[Short task]: Write out word for word each line from the one containing "Is the point at 203,455" through the close of the listing, including both ends. Pictures do not belong in the copy.

[Provided information]:
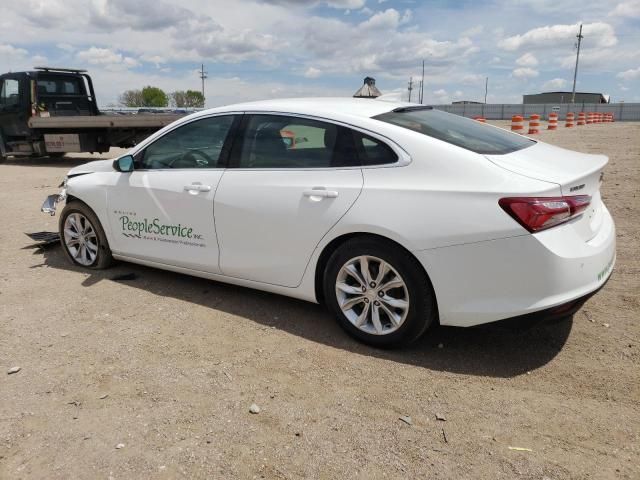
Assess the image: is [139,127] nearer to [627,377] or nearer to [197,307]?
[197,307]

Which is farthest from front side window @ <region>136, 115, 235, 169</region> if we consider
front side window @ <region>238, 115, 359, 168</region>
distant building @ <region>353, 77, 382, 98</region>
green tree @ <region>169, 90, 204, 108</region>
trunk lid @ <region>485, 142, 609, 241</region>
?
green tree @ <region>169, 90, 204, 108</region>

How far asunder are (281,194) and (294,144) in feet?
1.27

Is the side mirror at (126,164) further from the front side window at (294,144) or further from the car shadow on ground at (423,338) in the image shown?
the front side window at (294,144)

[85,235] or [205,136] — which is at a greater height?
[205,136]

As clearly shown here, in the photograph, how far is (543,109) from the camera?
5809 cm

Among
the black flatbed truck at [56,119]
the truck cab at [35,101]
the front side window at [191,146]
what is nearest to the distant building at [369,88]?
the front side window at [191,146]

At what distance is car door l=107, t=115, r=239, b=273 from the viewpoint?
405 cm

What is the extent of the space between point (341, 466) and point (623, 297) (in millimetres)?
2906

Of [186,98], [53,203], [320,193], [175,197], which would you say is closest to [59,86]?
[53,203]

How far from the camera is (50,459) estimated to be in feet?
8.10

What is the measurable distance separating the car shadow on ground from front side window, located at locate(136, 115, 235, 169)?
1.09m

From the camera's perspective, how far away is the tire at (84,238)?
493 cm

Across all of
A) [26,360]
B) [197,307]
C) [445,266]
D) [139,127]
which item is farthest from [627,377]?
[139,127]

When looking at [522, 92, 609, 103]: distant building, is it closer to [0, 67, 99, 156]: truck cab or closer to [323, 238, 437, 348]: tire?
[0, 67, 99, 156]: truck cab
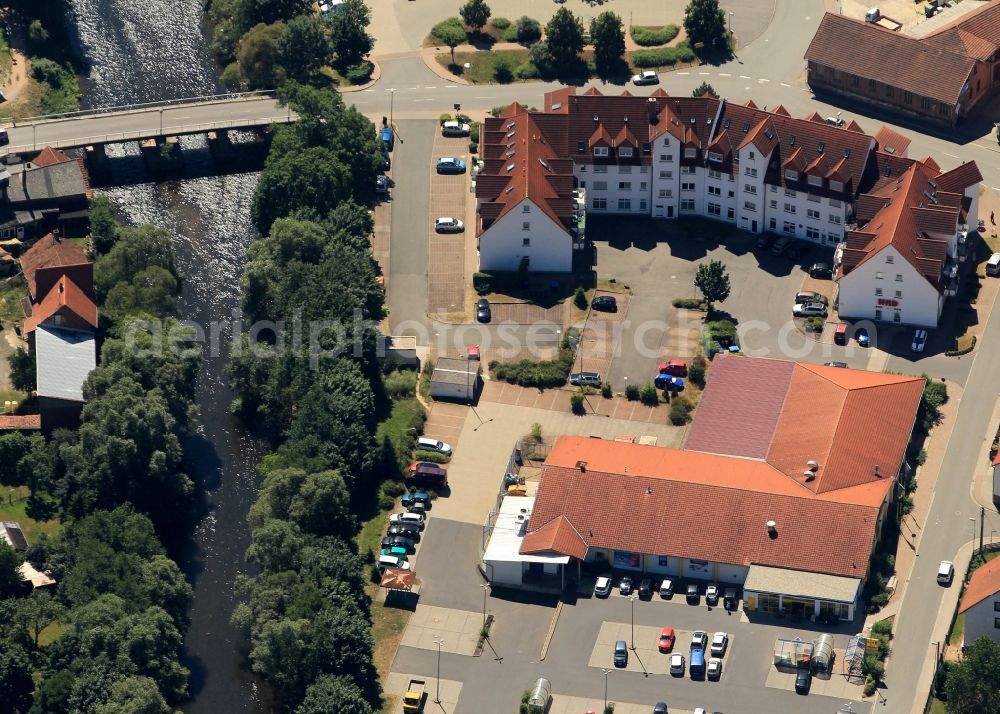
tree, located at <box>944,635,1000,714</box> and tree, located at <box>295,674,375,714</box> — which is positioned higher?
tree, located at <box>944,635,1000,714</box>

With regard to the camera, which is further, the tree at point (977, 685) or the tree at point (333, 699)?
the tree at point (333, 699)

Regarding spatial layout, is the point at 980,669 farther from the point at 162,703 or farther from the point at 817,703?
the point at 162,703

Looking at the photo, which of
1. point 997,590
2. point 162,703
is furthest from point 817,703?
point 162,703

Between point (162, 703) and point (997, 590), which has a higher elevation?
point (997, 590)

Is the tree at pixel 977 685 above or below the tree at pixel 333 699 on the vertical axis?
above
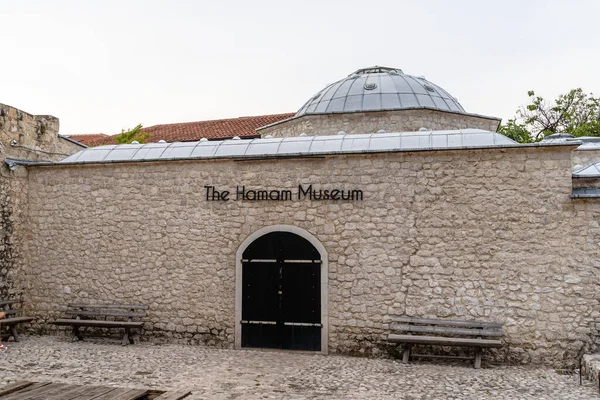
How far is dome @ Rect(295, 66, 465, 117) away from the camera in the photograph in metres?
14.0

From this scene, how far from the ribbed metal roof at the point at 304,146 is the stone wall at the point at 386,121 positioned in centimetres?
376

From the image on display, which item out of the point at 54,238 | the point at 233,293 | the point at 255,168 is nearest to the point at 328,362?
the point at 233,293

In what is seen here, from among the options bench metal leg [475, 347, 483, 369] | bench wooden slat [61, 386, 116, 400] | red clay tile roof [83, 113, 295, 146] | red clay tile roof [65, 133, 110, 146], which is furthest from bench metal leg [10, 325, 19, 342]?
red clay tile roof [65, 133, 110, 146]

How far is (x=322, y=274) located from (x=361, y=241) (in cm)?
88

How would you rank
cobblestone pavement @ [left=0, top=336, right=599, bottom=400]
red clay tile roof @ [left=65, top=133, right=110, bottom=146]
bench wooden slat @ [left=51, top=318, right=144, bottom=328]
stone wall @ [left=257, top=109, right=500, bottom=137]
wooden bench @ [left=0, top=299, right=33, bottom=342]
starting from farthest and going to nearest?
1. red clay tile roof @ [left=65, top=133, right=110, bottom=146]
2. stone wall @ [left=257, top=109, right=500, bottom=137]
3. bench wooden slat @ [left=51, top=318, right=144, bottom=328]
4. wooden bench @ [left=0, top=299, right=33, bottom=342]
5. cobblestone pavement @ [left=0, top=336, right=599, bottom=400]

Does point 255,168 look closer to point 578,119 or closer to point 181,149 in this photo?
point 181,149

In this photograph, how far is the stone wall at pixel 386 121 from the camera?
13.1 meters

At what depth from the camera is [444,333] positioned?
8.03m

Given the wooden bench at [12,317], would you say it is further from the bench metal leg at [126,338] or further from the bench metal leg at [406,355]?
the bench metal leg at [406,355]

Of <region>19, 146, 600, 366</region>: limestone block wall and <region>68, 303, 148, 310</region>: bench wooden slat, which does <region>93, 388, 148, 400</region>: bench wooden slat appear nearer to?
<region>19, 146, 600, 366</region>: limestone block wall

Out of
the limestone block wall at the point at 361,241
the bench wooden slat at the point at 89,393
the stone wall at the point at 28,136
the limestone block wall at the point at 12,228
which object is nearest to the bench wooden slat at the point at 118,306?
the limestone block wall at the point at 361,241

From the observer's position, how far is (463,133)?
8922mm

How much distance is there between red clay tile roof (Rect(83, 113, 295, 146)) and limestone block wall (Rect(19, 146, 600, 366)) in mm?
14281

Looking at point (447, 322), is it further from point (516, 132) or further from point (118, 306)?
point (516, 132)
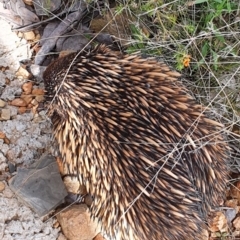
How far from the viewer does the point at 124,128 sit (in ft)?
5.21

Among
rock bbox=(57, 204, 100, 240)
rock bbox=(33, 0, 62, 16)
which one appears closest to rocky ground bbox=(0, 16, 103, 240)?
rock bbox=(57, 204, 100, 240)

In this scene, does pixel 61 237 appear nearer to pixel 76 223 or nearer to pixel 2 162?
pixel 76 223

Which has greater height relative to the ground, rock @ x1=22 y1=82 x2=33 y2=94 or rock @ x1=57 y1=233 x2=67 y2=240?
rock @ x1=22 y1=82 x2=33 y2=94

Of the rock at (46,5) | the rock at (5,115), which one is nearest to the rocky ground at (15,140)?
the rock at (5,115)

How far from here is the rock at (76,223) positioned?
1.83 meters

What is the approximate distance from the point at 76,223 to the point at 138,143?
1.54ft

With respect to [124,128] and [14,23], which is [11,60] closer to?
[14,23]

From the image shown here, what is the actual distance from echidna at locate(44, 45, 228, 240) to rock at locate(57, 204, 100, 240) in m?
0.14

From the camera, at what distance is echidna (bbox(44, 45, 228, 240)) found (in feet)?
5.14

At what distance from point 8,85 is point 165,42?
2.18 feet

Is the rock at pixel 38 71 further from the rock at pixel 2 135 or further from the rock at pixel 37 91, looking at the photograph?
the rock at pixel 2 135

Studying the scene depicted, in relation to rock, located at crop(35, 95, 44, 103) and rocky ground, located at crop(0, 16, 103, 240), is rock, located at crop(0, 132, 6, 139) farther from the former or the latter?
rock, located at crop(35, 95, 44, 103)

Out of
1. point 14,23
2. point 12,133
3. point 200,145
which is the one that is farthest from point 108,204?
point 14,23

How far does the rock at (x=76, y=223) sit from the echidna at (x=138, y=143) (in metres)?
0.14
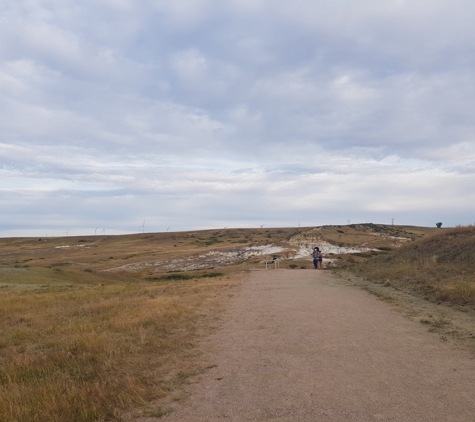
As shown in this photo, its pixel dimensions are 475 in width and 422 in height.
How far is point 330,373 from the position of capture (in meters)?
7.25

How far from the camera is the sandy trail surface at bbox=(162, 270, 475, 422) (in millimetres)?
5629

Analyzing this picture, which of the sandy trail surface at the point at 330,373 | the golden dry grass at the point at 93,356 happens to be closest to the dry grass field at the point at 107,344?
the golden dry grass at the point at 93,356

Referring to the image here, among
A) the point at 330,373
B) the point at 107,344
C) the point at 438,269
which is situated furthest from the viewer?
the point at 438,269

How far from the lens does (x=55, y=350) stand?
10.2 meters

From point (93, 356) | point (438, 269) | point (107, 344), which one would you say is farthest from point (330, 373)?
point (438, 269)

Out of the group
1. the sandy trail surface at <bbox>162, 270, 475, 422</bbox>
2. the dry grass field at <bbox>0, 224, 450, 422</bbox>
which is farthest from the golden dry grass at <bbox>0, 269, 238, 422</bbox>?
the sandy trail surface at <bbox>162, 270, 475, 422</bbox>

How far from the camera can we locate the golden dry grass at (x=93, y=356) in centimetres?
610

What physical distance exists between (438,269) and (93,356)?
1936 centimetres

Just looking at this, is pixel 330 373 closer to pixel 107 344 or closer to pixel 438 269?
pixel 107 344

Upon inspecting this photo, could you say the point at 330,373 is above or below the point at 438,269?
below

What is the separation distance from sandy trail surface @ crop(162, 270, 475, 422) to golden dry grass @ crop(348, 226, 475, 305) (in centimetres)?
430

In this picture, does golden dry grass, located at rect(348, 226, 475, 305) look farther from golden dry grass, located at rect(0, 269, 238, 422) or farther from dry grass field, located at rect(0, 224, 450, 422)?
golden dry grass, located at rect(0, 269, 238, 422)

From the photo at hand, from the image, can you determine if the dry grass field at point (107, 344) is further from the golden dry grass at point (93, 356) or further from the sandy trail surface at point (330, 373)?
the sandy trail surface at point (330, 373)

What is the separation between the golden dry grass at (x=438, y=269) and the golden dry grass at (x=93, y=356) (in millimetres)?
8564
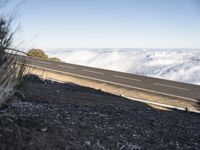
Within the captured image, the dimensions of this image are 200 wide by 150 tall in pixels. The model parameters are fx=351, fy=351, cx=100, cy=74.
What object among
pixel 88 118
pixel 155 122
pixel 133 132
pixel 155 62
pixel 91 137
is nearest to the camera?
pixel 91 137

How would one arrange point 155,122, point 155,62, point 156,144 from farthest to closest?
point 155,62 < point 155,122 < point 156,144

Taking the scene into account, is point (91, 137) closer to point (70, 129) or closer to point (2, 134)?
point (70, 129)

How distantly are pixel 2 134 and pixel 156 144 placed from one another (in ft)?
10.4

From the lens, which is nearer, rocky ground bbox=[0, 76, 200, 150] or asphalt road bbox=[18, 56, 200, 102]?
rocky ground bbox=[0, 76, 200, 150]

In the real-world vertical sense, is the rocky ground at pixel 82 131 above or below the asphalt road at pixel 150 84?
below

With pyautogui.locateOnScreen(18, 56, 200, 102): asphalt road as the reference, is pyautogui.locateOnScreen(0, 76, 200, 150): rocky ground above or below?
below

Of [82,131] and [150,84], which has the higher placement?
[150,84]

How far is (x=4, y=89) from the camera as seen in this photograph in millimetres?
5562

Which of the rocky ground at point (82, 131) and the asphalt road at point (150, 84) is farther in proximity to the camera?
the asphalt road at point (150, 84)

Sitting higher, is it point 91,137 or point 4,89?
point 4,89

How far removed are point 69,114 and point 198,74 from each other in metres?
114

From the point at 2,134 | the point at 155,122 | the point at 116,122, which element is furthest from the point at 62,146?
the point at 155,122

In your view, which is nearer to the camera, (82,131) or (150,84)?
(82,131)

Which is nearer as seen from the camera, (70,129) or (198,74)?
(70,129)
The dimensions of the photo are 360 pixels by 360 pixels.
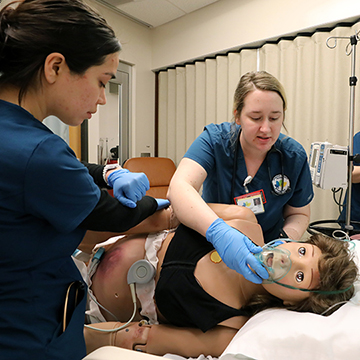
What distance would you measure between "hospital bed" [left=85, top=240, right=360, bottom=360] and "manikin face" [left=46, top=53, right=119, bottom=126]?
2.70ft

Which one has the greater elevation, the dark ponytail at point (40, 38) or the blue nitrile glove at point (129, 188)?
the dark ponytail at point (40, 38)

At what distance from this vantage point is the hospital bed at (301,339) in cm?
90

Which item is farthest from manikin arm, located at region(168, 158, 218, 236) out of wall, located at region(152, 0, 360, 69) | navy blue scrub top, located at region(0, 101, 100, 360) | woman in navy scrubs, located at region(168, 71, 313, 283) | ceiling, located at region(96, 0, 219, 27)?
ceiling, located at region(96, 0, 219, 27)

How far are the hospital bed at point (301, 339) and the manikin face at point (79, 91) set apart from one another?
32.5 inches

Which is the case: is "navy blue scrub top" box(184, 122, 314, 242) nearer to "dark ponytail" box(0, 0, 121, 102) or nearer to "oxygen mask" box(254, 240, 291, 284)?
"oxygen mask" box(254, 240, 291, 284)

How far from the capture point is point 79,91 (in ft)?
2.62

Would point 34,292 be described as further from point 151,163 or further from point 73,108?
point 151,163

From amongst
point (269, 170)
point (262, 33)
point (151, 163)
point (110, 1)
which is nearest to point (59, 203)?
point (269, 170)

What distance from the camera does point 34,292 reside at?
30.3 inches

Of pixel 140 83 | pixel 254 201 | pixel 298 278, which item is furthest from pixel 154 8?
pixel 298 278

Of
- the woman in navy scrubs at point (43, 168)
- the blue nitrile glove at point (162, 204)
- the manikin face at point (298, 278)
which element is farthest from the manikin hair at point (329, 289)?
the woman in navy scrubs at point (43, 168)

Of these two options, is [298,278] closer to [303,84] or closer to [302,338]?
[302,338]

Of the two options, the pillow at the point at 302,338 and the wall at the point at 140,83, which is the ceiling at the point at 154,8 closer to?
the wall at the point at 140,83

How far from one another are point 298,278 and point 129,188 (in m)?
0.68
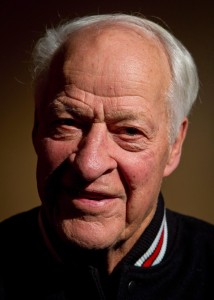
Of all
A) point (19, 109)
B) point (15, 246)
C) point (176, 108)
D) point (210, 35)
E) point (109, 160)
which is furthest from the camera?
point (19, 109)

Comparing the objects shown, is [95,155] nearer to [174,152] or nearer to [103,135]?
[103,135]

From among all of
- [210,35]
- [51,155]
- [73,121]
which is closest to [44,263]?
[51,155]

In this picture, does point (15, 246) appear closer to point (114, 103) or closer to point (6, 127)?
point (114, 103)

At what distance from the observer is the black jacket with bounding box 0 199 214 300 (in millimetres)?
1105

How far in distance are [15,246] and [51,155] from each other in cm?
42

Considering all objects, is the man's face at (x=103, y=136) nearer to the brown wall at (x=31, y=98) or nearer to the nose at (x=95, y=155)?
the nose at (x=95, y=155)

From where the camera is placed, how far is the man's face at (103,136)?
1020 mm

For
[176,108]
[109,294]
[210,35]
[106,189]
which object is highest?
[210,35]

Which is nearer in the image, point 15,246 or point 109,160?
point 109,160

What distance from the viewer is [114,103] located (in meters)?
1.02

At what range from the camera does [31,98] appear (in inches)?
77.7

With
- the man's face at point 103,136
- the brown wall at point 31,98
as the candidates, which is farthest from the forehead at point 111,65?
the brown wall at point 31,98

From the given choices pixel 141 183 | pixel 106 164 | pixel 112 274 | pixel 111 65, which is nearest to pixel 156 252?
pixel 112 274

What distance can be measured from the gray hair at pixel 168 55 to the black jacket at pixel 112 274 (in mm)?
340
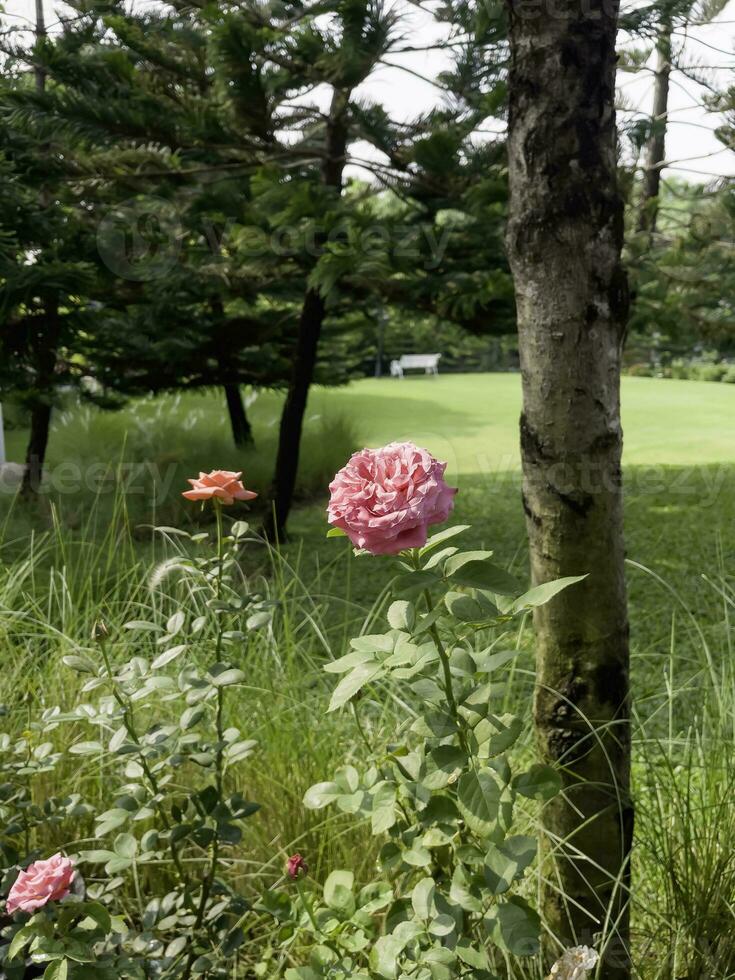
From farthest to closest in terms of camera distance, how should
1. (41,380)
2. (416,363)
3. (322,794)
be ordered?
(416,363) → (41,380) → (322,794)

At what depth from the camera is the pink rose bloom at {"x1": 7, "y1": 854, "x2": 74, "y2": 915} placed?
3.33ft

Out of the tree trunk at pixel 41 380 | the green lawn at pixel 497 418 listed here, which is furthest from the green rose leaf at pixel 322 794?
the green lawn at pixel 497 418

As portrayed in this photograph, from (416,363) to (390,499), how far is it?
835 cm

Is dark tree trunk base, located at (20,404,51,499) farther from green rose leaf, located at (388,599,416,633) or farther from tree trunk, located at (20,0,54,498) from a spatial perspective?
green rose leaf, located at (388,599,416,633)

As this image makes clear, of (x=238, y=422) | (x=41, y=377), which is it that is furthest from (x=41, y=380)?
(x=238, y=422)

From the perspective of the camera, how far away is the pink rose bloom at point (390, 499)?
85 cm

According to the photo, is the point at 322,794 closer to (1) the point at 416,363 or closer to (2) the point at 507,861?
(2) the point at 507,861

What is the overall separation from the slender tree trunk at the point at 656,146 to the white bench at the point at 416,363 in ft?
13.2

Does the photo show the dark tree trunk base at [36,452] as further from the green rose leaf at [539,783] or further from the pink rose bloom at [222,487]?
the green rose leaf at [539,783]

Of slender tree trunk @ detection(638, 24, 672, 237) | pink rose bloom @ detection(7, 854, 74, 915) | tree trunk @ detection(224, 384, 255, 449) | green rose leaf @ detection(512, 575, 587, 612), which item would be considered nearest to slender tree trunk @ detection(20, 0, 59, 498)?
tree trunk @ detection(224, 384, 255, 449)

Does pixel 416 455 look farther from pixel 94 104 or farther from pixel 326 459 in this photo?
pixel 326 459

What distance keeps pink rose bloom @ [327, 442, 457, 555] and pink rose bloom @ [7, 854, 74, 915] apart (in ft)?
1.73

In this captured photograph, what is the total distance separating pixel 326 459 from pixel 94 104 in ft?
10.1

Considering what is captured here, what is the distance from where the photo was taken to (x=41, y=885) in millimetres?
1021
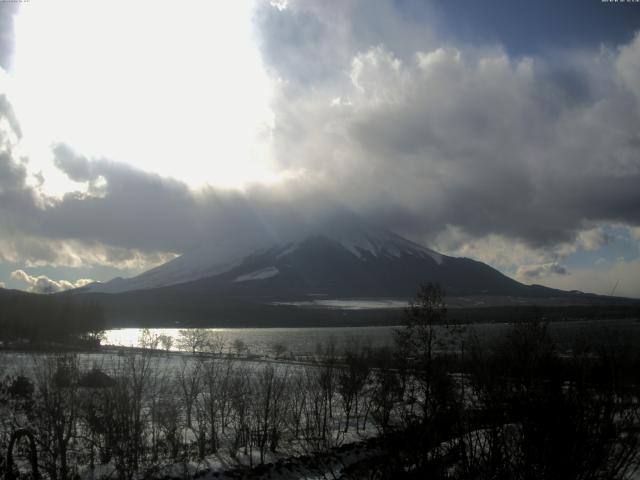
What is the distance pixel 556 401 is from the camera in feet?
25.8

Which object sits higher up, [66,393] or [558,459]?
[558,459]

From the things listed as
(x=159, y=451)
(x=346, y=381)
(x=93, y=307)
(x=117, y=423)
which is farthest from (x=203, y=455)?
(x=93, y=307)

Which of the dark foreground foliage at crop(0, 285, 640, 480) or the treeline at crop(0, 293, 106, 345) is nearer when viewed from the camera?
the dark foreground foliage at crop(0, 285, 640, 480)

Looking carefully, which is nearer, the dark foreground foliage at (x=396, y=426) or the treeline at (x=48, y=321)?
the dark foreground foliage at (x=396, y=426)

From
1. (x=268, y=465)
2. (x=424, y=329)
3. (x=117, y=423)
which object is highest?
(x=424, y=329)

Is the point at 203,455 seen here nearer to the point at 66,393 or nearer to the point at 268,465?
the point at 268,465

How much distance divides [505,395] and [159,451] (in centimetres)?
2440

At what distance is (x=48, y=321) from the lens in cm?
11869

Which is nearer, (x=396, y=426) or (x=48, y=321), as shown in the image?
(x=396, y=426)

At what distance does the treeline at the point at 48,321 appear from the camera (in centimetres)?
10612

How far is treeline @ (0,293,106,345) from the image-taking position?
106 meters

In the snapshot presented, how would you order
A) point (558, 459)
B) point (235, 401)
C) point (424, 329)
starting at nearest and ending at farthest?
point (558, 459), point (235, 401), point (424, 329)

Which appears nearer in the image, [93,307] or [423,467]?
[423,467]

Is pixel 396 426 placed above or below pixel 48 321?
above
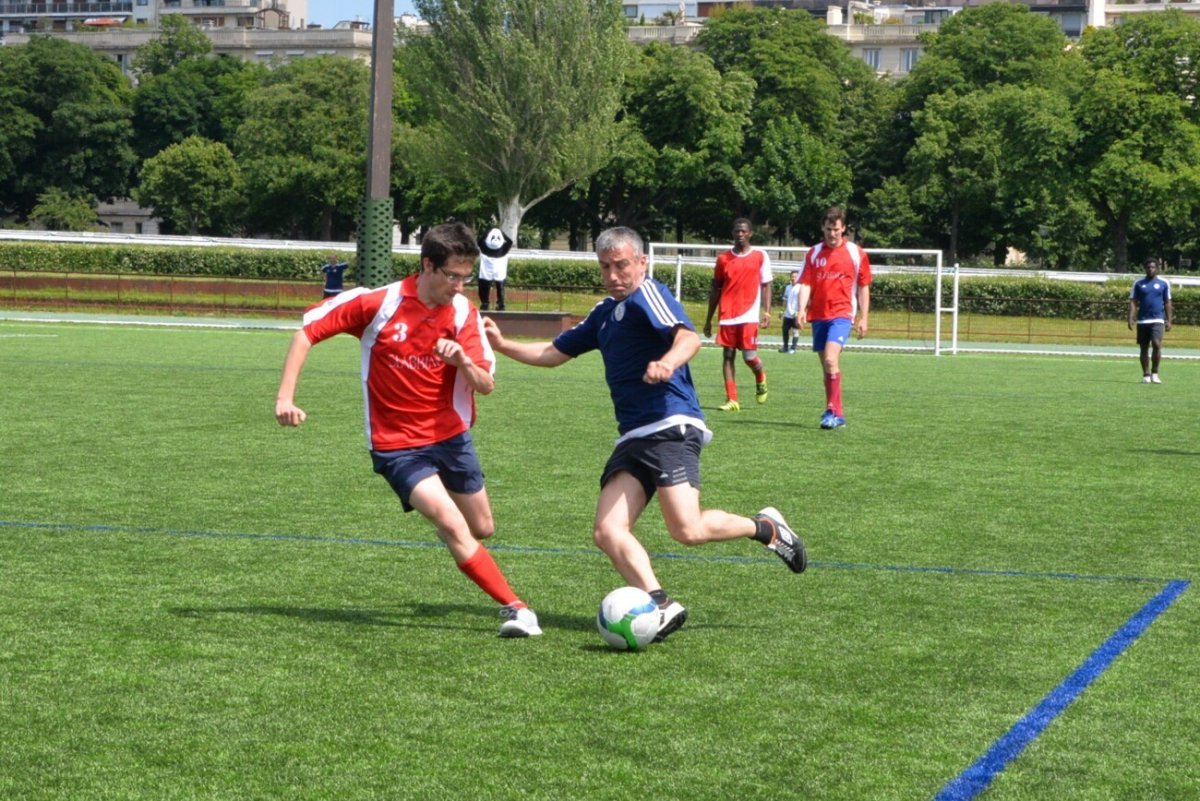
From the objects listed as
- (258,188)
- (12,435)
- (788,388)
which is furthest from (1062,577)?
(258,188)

[Task result]:
Is the point at 203,455 seen here nearer to the point at 66,393 or nearer to the point at 268,465?
the point at 268,465

How much distance divides [505,395] and [159,451] (in centimetres)?
2440

At what distance is (x=48, y=321) from the lens in cm?
11869

Which is nearer, (x=396, y=426) or (x=48, y=321), as shown in the image?
(x=396, y=426)

At what distance does the treeline at the point at 48,321 appear from the camera (in centimetres)?
10612

How far is treeline @ (0,293,106,345) from the image-taking position?
106 meters

In the snapshot presented, how would you order
A) point (558, 459)
B) point (235, 401)
C) point (424, 329)
starting at nearest and ending at farthest?
point (558, 459), point (235, 401), point (424, 329)

Which appears nearer in the image, [93,307] or [423,467]?
[423,467]

Is pixel 396 426 placed above or below pixel 48 321?
above
From the objects listed as
- (258,188)
- (12,435)
- (788,388)
which is furthest from (1062,577)?
(258,188)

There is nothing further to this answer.